Extract to read:
I recently took part in a program sponsored by LeapFrog on my other blog, this is kat, wherein I hosted a party for my daughters and a group of their friends, where they all played with LeapFrog toys. LeapFrog then sent me a bunch of brand-new toys to donate to the charity of my choice (my daughters and I chose the Calgary Women’s Shelter).
While writing about the toys (which were, incidentally, excellent) I commented several times that my daughters seemed to have outgrown certain types of toys and characters, in particular: Princesses. My youngest is only six, but she (and all her girlfriends, too) definitely see Princesses as being “babyish” or “for little girls”. I know that the Princess brand is marketed very strongly at the preschool girl set, but there is still a lot of Princess-y stuff out there targeted to school-aged girls – take, for example, the Princess game cartridge for the Leapster 2 that my daughter and her pals tested: it’s recommended for “ages 4-7”.
Here’s a taste of what appeals to my six year-old daughter:
(yes, that specific pink guitar…no, she doesn’t know how to play guitar)
Clothes. H&M, preferably (thank goodness, because you can’t argue with those prices).
So…what’s the deal? Should my six year-old still be obsessed with Jasmine and Aurora and Belle? Is she watching too much YTV and not enough Treehouse? What do you think?

What is needed: Pick up the blog post about daughters outgrowing Princess toys and continue it from its last sentence. The listing that comes next has nothing to do with the blog post.

Data excerpts:
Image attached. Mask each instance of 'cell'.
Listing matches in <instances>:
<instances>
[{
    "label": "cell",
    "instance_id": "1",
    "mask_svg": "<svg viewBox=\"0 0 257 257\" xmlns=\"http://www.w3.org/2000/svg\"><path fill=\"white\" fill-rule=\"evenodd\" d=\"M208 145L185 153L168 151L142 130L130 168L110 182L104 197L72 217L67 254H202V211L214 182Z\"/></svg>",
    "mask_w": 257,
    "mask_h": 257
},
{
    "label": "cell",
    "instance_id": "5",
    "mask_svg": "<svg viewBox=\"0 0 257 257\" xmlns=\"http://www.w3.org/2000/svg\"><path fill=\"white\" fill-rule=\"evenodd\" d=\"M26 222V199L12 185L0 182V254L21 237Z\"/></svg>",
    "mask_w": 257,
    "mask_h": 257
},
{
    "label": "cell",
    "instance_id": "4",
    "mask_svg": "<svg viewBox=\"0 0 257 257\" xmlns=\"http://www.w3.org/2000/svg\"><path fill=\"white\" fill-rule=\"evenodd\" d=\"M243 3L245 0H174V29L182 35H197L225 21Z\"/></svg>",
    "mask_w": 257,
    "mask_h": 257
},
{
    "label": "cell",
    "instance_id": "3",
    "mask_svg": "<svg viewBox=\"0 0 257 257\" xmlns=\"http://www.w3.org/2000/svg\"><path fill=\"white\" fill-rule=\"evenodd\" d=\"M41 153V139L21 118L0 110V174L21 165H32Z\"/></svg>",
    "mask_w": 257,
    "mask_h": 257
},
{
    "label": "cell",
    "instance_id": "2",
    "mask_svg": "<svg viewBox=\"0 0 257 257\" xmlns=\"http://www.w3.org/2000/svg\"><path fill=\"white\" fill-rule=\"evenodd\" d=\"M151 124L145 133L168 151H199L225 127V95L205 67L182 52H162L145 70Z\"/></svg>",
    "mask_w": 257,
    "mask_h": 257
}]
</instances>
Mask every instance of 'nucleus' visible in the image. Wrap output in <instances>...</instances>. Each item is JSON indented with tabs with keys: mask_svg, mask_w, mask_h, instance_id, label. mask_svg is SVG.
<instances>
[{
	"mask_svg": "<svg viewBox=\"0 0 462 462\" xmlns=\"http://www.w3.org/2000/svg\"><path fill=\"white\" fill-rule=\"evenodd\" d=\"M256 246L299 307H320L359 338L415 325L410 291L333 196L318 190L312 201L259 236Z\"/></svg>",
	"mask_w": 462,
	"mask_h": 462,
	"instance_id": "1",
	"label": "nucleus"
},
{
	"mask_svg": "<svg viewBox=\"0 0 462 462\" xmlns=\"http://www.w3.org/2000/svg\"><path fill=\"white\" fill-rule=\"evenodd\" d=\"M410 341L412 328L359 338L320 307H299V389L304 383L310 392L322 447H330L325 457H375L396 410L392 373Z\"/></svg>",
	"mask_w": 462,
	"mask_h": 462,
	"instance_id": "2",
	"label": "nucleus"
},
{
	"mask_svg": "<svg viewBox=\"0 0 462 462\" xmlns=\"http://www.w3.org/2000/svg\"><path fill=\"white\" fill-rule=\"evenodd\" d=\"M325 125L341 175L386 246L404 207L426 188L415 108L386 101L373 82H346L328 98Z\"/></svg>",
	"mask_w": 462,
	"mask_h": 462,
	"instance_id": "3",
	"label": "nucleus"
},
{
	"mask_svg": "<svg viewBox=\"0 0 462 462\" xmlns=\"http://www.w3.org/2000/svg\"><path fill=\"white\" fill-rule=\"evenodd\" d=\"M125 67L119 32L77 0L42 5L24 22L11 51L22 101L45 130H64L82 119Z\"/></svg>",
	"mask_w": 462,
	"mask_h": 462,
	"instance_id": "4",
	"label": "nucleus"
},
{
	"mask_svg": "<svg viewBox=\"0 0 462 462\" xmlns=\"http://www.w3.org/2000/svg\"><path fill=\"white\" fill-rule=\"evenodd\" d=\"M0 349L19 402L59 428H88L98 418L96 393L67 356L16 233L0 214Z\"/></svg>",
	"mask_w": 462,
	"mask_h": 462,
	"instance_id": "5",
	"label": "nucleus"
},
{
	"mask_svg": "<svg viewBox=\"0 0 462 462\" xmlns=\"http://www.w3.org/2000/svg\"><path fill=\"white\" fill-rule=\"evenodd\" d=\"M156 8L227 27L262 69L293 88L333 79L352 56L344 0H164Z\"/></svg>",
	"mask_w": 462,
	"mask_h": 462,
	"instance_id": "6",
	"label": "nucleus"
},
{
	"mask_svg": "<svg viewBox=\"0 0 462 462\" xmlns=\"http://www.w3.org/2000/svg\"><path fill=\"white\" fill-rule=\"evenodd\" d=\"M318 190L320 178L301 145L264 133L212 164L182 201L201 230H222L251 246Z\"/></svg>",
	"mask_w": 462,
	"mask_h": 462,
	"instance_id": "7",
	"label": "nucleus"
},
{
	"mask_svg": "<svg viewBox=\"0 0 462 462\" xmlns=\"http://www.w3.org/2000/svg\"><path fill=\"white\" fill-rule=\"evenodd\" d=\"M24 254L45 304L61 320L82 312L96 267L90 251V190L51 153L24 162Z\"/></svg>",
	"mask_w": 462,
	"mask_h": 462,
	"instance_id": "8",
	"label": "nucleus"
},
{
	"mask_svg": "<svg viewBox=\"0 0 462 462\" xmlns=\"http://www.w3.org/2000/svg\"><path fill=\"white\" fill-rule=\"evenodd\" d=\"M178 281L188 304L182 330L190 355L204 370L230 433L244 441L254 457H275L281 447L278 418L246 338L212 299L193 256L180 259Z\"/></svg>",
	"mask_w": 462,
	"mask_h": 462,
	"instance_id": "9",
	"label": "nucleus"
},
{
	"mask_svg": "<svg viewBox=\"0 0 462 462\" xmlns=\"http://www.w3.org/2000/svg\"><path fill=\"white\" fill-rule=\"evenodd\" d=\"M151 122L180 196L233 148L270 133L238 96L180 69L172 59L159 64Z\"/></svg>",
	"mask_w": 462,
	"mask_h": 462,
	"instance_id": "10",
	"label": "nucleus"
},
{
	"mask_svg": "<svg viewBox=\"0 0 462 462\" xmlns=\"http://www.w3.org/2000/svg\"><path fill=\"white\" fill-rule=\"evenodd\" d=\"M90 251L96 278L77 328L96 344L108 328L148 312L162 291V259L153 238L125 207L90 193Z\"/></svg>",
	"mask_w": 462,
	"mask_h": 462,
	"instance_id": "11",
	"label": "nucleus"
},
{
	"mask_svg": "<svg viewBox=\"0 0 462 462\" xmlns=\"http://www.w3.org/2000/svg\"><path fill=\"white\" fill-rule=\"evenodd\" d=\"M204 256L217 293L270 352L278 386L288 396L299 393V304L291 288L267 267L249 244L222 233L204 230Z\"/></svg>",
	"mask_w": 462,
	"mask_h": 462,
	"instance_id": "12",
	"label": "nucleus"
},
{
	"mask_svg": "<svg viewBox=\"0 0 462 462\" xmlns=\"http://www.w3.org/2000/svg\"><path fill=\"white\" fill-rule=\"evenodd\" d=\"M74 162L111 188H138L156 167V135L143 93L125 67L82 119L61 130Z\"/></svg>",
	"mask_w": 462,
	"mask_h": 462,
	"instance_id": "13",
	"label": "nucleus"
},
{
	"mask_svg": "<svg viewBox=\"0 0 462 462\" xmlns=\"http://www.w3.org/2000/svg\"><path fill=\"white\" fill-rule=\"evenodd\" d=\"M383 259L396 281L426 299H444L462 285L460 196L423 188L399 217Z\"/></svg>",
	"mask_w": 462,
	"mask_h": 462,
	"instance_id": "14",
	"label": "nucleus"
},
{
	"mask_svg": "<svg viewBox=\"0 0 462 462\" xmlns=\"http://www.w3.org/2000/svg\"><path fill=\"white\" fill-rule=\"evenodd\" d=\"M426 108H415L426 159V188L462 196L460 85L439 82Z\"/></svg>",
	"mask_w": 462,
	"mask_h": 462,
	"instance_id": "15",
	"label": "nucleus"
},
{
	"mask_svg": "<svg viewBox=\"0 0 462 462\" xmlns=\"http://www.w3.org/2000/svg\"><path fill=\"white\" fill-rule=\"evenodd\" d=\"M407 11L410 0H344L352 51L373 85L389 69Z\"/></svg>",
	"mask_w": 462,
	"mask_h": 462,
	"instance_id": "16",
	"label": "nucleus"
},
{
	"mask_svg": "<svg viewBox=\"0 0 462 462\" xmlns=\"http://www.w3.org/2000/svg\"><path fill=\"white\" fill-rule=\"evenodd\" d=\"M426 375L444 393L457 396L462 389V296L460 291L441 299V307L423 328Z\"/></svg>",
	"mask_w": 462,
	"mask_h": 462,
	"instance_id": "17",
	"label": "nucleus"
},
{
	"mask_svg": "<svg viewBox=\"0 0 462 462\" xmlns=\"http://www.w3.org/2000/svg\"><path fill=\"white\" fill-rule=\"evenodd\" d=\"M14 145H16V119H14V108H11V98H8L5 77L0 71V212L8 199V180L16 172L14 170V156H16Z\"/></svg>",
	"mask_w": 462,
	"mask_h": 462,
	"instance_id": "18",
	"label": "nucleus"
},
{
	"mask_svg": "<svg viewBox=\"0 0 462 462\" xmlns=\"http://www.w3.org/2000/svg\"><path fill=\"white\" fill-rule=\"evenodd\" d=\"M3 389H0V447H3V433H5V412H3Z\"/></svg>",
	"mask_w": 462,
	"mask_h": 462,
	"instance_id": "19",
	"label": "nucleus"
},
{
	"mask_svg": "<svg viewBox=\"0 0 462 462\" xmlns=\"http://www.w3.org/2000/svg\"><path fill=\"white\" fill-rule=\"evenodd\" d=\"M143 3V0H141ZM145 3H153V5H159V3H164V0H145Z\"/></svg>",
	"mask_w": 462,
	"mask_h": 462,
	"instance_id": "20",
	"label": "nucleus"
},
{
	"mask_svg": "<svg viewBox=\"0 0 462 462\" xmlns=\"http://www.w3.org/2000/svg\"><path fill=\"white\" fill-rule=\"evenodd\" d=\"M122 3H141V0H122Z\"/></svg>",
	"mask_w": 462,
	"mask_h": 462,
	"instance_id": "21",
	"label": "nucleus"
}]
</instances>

Response area:
I’ll sign off with this picture of her in June on her sixth birthday, in her full Hannah Montana costume, including hairpiece and guitar:
And yes, she tells me she’s “not exactly that into” Hannah Montana anymore. *SIGH*
Growing up too fast?
Maria says
Well I have a 6 yr old boy & he loves all of the same shows as you daughter. I also have a 3 yr old who is still very much into Treehouse & they cannot watch TV together, as my older son will complain that those shows are for babies. Thank goodness we have more than one TV! I often feel VERY guilty that I have turned my kids into TV junkies so I have been trying very hard to limit the TV watching lately. I also think these shows were a bit too mature for him but I will watch with him at times and there is always a good moral to the episode & they can be funny. I’d much rather these shows thatn some of the violent cartoons on Teletoon – which I have banned.
Suze says
My 10 year old daughter is into what your 6 year old is into…I wonder more if it’s what is being marketed and not necessarily age-related. She is almost over Hannah Montana as well, but is that more because that craze has been oversaturated so it’s no longer interesting no matter what age you are? There is a fine line however with what is acceptable material for kids so I would just make sure I knew what the shows were about. Are our kids growing up too fast? Absolutely. I see tons of examples from television, fashion, music, language, etc. but when our kids’ lives are saturated with it, it’d difficult to do anything about it without isolating them. I think the best thing is to talk to them about it.
CynthiaK says
I always find myself torn about this topic. My daughter is 7.5 and she’s definitely back and forth about what she likes and doesn’t. She’s been saying she is past the Princesses for several years now, but when we had the chance to get tickets to Disney Princesses on Ice last month, she enjoyed it quite a bit (as did her little brothers).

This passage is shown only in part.